Tuesday, June 11, 2013

We Are Doomed to Repeat History, If We Don't Know Our History

Today, we visited Selma, AL, the site of a major voting rights campaign in 1964-65. Selma is best known for "Bloody Sunday" when marchers crossed the Edmund Pettis Bridge heading out of Selma and were met by a wall of state troopers and local police who beat them back with billy clubs and tear gas. A few short weeks later, after Martin Luther King had been invited to join the Selma movement, did they receive an armed guard by those same State Police (who had been deputized as national guardsman) as they marched from Selma to Montgomery confronting the powers of the Alabama State Government under Gov. George Wallace, who had tacitly approved of the police's earlier violent action. 

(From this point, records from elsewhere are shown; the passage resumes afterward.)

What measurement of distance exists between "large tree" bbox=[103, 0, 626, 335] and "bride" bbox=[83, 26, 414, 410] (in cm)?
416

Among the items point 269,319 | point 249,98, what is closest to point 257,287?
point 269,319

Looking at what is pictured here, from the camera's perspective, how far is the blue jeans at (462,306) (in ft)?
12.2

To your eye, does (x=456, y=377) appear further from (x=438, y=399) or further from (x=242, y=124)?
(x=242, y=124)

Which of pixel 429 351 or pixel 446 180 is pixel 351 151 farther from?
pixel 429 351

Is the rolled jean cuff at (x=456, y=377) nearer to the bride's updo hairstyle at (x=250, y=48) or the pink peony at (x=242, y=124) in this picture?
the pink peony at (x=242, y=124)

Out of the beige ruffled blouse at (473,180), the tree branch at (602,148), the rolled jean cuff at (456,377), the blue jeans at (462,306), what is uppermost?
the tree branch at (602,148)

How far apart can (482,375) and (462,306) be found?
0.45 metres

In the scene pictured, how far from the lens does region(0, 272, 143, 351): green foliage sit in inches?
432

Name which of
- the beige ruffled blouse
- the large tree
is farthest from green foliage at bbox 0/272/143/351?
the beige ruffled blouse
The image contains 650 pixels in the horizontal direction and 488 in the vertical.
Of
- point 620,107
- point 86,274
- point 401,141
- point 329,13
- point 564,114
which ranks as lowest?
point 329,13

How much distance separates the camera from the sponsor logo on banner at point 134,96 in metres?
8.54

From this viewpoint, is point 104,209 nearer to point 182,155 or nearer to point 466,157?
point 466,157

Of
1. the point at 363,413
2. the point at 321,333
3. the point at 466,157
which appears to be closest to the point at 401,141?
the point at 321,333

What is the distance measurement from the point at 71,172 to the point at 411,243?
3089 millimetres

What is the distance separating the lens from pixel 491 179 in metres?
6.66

However, before and after the cameras and the national media attention left Selma, there were hundreds of brave people, many of them children who bravely confronted the powers that disenfranchised nearly all the black people in western Alabama from voting. We had the honor of meeting two of those people, Frederick Douglass Reese and Joanne Bland. Rev. Reese was president of the Voting Rights League, president of the teachers' association and the pastor of a local church, who bravely marched with others to the courthouse demanding to be allowed to register to vote. Again and again they were pushed away. Ms. Bland, who gave us an "alternative" history tour of Selma was only 12 years old when she marched over the Edmund Pettis Bridge, but by the time she was 11 had been arrested 13 times for going with countless other young folks to the courthouse demanding that her parents be given the right to register to vote. 

In their presentations to us, both Rev. Reese and Ms. Bland stressed that this history of civil rights is being suppressed today. In Alabama children only learn a cursory history of Civil Rights as part of state history in 4th grade. Only in the last 10-15 years  have the key sites been restored and a visitor center built commemorating the events of 1965. Talking with some current high school students on our trip, I learned that they learn very little if any history of the Civil Rights Movement except some key events like the Montgomery bus boycott and the "I Have A Dream" speech. Meanwhile in neighboring Mississippi there are few, if any commemorative sites to the events of the 1950's and 1960's that occurred there. Apparently the power structure would rather we forget our history.

While I feel like I am visiting place of near holy significance, I realize that for most white Americans, the Civil Rights is past history that is over and done with and that it need not be remembered any more. However, the message we repeatedly heard today is tell this story, don't let it die; the struggle continues, even though some victories have been won.  When we look at the recent efforts leading up to the last election to restrict certain people's right to vote, we see that the desire for the powers-that-be to limit or take away certain people's rights - especially those who are people of color and who are poor -- still exists and must be resisted. Too many people like Joanne Bland and Rev. F.D. Reese shed their blood and gave themselves to the struggle so that those rights might be available to all citizens.